IN THE HIGH COUR T OF JUDICATURE AT PATNA Cr.Misc. No.16295 of 2011 Ram Nandan Prasad @ Lakhan Lal, son of Late Ram Chandra Prasad, resident of mohalla- Rikabganj, P.S.-Tekari, District-Gaya. .........Petitioner. Versus 1. The State of Bihar. 2. Arbind Kumar, son of Late Laxmi Narain Singh, resident of Mohalla- Rikabganj, Ward No.6, P.S.-Tekari, District-Gaya. .....Opposite parties. -----------
2 13.09.2011 Petitioner / accused has come up against an order dated
17.3.2011 passed by Sri Parbal Dutta, Judicial Magistrate, Ist Class,
Gaya in connection with Tekari P.S. Case No.27 of 2008, G.R. No.268
of 2008, Trial No.1113 of 2010 whereby and where under a petition
under Section 239 of the Cr.P.C. filed on behalf of petitioner has been
rejected. Shorn of unnecessary details, from Annexure-6 of the petition
it is evident that petitioner had approached this Court at an early count
vide Cr. Misc. No.7647 of 2009 challenging the order of cognizance
which was dismissed on 29.7.2010 on the ground that the grounds
which have been taken by the petitioner was not justifiable at that very
stage. Again the petitioner annexed with the documents, which has
visualized after dispute arisen amongst the parties since after alleged
date of occurrence that means to say from 08.02.2008 through which an
allegation happens to be of demand of Rangdari for permitting the
petitioner to erect mobile tower over his land on 30.10.2007, prayed for
discharge. Its refusal happens to be cause for filing instant petition.

Extracted records:
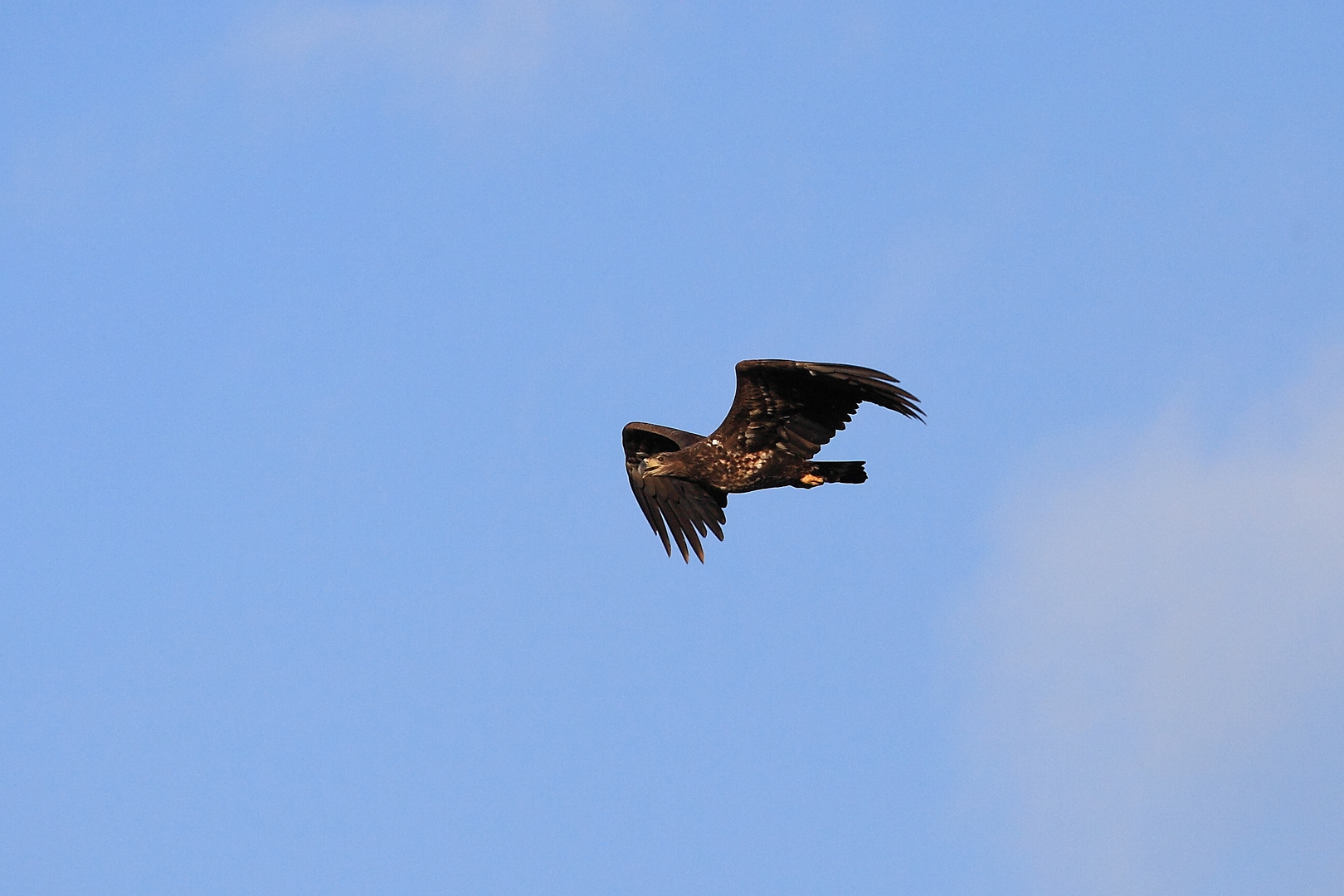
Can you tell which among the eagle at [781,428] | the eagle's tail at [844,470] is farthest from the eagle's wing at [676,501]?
the eagle's tail at [844,470]

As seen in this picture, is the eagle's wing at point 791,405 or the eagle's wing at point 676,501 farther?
the eagle's wing at point 676,501

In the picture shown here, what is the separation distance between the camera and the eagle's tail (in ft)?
76.6

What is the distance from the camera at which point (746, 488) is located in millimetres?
24219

Task statement: For each statement below, say yes or no as to whether it agrees with the court order, and quote the words of the order that decide it. 1. The order under challenge was passed on 17.3.2011 by a Judicial Magistrate at Gaya. 2. The petitioner's earlier case, Cr. Misc. No.7647 of 2009, was allowed by the High Court. 3. The alleged Rangdari demand concerned permission for the petitioner to erect a mobile tower over his land.

Exercise result:
1. Yes: "an order dated 17.3.2011 passed by Sri Parbal Dutta, Judicial Magistrate, Ist Class, Gaya"
2. No: "which was dismissed on 29.7.2010"
3. Yes: "demand of Rangdari for permitting the petitioner to erect mobile tower over his land"